### Work task
Output exactly the lines from the one with "kingdom: Animalia" through the last line of the data below, both included, and nothing more.

··· Dataset excerpts ···

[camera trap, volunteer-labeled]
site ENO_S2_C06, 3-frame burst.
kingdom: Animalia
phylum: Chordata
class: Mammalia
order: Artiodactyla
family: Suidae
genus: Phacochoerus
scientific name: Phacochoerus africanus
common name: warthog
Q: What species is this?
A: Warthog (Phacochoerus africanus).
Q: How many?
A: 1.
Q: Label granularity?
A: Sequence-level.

···

### Written response
kingdom: Animalia
phylum: Chordata
class: Mammalia
order: Artiodactyla
family: Suidae
genus: Phacochoerus
scientific name: Phacochoerus africanus
common name: warthog
Q: What species is this?
A: Warthog (Phacochoerus africanus).
Q: How many?
A: 1.
Q: Label granularity?
A: Sequence-level.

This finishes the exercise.